Belediye İş’den yapılan yazılı açıklamada Maliye Bakanı Naci Ağbal’ın açıklamaları hatırlatıldı. Avcı’nın “Kamuda taşeronda çalışan işçiler, ne işçi, ne de memur kadrosunda istihdam edilecek. Taşeronda çalışan işçilere son aldıkları ücretler ödenecek ve 3’er yıllık süreli sözleşmelerle  "özel sözleşmeli personel" statüsünde istihdam edilecekler. Taşeron işçiler çalıştıkları sürece mali hakları bakımından 4/B kapsamındaki sözleşmeli personel yani, “işçi sayılmayan hizmet görevlisi” statüsünde çalışacak. Yani işçilerin sahip olduğu en temel haklar olan sendikalaşma, toplu sözleşme haklarından,  yoksun olacaklar… Taşeronda çalışan işçiler, "özel sözleşmeli personel" statüsünü hak edebilmek için, yıllardır başarıyla çalıştıkları işyerinde “gerekli bilgi ve donanıma” sahip olup olmadıklarının belirlenmesi için sınava girecekler.
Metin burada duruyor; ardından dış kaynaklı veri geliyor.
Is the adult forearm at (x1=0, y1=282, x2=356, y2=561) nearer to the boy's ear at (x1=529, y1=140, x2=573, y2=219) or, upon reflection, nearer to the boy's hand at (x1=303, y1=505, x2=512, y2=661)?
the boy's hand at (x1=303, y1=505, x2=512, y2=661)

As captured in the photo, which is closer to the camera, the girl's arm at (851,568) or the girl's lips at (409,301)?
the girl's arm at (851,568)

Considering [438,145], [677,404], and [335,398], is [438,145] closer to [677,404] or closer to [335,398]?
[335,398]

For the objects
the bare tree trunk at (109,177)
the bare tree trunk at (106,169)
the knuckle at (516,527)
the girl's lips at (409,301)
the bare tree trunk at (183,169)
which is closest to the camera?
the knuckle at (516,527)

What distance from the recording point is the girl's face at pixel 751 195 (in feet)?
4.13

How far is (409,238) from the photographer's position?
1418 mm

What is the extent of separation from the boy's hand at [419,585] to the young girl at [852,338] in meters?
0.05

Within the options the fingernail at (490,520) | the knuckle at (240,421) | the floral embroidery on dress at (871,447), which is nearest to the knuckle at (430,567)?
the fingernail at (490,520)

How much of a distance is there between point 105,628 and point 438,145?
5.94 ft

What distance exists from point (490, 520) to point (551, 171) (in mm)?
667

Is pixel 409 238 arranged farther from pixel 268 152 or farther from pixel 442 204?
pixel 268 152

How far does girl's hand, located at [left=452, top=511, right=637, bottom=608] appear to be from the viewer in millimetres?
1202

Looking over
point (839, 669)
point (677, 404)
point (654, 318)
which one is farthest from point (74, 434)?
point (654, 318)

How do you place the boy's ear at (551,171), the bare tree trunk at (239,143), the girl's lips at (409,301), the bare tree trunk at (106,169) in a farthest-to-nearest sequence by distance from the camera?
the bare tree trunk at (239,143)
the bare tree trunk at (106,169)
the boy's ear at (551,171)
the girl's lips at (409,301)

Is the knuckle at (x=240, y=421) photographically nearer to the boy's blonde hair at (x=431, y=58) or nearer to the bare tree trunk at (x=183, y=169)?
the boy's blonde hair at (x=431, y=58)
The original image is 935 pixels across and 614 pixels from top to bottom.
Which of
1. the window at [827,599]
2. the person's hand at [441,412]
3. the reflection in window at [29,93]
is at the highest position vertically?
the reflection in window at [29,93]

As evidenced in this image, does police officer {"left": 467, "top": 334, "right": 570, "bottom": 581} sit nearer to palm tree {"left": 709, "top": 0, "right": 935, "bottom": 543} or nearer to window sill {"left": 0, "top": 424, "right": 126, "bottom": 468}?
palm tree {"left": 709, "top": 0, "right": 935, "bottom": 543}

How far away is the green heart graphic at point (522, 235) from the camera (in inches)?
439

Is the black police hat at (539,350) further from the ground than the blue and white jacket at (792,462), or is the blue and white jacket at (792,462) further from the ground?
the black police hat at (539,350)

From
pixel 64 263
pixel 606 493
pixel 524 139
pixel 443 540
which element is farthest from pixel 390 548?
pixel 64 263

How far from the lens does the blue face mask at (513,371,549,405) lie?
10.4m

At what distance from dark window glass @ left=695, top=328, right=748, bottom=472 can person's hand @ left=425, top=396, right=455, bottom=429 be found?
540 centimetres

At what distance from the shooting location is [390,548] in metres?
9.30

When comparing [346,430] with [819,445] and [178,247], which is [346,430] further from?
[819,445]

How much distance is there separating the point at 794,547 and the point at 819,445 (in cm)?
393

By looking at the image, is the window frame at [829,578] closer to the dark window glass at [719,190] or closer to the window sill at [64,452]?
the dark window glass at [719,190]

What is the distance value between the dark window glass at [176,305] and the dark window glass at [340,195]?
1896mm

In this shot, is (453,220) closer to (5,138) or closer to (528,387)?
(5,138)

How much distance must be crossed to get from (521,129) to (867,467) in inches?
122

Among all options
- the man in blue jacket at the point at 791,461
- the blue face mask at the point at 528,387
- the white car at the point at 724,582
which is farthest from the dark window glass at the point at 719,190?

Taşeronda çalışan işçiler bütün bunlara ek olarak, geçmişe dönük hak talebinde bulunmayacaklarına ilişkin teminatta bulunacaklar.” Açıklamalarını hatırlatan Belediye İş Sendikası, “kamuda taşeronda çalışan işçilere kadro müjdesi” diye açıklanan düzenlemenin var olan yasal düzenlemenin de gerisinde olduğunu savundu.

Taşeron İşçileri İle Dalga Mı Geçiyorsunuz?

Sendikadan yapılan açıklamada şu ifadelere yer verildi: “Sendikalaşma hakkı ve toplu sözleşme hakkını yok ederek, kıdem tazminatını ortadan kaldırarak, yıllardır aynı işte çalışan işçileri tekrar sınava sokarak, işçi statüsünde çalışanları "özel sözleşmeli personel" gibi ne olduğu belli olmayan bir statüyle çalıştırarak, geçmişe dönük hak talebinde bulunmama taahhüdü isteyerek siz neyin müjdesini veriyorsunuz. Taşeron işçilerin yıllarca kölelik koşullarında çalışmalarına izin verip,  onların sırtından, devletin kasasından nemalananlara göz yumup, ardından da anayasal dava açma hakkını sınırlandırarak ne müjdesi veriyorsunuz? Siz taşeron işçileri ile dalga mı geçiyorsunuz? Kadro veriyoruz diye yapılan bu açıklamalar, taşeron işçisi ile alay etmektir, onları aptal yerine koymaktır.”

Yapılması gereken açık ve nettir

“Bu açıklamalar ne hukuka, ne vicdana ne de hakkaniyete uygundur.” Denilerek “Taşeron işçileri siyasi hesaplarınıza alet etmeyin… Eğer samimiyseniz lafı dolandırmaya gerek yok. Yapılması gereken açık ve nettir… Kamuda ayrım yapılmaksızın tüm taşeron işçiler, tüm hakları korunarak işçi statüsünde kadroya alınmalıdır. Bunun dışında yapılan açıklamalar, taşeron işçilerin umutlarıyla, hayalleriyle ve beklentileriyle oynamaktan başka bir şey değildir. Sendikamız, tüm emekçiler kadrolu güvenceli bir yaşama kavuşuncaya, taşeronlaşma ortadan kalkıncaya kadar mücadelesini sürdürmekte kararlıdır.” ifadelerine yer verildi.